Between 1944 and 1945, there probably had been five photographers - Glenn S. Hensley, Frank Bond, Lewis Paltz, Tony Mayo and the unknown photographer based for some time in Kharagpur and Guskara. But not all were interested in the life, architecture or landscape around them, most were content photographing fellow army men, parades, planes and bombs.
Hensley, Bond and the unknown photographer seemed to enjoy documenting Bengal's village life, armed with their standard army-issued Speed Graphic press cameras. "It was a heavy and complex piece of equipment with f-stops, manual focus and film holders that needed to be replaced after every shot, operating one required real skill," said Alan.
The Digital South Asia Library Archives, University of Chicago, has several photographs taken by Bond in Guskara and a few by Hensley in Kharagpur.
A series of photographs of a village girl called Mukta shows Hensley and some colleagues striking up a rapport with the villagers. Hensley's accompanying notes (for his wife to use in teaching world history courses in Missouri during World War II) go thus: "Several friends and myself noticed her choking back tears as she sat near the road between the air base and Khragupur..." .Mukta had "fallen and smashed one of her most cherished items, her comb. She was wearing only a loin cloth. While in town that day, we decided to buy Mukta a comb....On the way back to the base, we saw her again and presented her with the new comb.... Her dimpled smile and older-than-her age conversation plus profuse thanks captured our hearts. She made a good photo model, too."
The next time Hensley saw Mukta, he thought "she needed more than a loin cloth, so...we bought her a brightly-coloured, child-sized sari. That afternoon, she met us as we had asked and she was given the package containing her new clothes. What happened is illustrated. She hurriedly opens the package and quickly drapes herself with the garment".
"She was a great kid, really appreciative and intelligent. I often wonder how life has treated her and if she remembers...her special friends in 1945," Hensley wrote.
The airmen had access to darkroom facilities, so they were able to show the results of the encounter to Mukta and her father, who was "very proud". Alan and Jerri found an old dark room at IIT-Kharagpur that may have been used by the photographers.

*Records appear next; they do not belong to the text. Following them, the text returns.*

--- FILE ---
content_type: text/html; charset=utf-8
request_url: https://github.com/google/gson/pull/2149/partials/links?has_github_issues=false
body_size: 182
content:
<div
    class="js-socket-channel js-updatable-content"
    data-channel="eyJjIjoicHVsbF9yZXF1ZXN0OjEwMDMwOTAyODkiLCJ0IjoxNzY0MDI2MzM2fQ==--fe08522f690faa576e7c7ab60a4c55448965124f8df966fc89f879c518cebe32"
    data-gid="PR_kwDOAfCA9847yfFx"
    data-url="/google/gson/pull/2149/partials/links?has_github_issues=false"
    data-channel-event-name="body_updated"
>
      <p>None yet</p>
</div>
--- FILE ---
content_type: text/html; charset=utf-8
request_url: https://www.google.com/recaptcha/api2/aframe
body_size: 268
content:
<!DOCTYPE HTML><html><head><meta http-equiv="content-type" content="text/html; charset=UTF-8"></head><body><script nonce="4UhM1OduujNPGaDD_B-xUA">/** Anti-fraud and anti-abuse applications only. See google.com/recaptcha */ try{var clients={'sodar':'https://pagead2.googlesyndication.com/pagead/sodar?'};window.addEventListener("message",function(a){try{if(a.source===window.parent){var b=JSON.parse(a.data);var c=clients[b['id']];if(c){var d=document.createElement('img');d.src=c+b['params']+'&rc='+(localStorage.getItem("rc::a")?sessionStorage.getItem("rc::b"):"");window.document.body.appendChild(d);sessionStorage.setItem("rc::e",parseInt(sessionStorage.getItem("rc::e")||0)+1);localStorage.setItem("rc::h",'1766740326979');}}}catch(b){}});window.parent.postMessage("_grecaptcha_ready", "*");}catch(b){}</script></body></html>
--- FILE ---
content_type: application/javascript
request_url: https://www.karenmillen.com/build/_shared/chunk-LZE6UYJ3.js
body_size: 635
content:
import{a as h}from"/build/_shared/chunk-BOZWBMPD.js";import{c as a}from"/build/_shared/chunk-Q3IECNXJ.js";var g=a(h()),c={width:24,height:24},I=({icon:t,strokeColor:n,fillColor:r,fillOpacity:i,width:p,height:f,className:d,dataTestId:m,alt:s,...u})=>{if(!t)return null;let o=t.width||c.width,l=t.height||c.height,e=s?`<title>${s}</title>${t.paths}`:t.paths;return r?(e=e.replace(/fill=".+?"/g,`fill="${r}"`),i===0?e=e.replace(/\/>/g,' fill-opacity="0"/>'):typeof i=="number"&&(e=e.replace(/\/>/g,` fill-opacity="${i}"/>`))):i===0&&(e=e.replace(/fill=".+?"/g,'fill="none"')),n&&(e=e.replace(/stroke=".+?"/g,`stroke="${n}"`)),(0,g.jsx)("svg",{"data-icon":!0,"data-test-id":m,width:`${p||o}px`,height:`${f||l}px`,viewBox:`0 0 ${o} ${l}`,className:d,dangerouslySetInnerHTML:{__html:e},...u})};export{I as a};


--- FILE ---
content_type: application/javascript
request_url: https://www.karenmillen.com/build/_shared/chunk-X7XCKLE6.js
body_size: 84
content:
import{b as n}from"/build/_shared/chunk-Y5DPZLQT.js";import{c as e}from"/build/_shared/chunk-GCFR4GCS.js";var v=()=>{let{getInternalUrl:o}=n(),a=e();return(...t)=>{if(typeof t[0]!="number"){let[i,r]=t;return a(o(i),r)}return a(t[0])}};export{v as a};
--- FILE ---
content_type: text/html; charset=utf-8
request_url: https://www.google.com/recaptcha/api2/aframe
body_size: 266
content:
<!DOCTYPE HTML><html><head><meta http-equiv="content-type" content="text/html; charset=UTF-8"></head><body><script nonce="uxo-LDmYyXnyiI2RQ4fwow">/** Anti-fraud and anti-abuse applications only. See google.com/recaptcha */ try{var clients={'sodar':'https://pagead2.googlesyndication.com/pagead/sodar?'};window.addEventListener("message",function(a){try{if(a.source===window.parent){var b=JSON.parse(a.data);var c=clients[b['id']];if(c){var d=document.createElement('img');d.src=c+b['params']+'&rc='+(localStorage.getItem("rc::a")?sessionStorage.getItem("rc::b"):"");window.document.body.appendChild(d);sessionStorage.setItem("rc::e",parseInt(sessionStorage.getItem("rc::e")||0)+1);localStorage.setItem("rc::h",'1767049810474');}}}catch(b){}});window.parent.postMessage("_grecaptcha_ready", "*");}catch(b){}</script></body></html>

Another of the photographers - Lewis Paltz -died last year but his son David has shared with Alan and Jerri several photographs, including one of a group of GIs sitting casually around a table playing cards. He, however, can't recall his father ever mentioning a photographer war buddy.
But as the exhibition concludes "... the photographer remains elusive as new clues surface, it becomes ever more apparent that history is alive, that all of us play a part. Untold stories lie hidden in countless shoeboxes. We just have to make the time to look".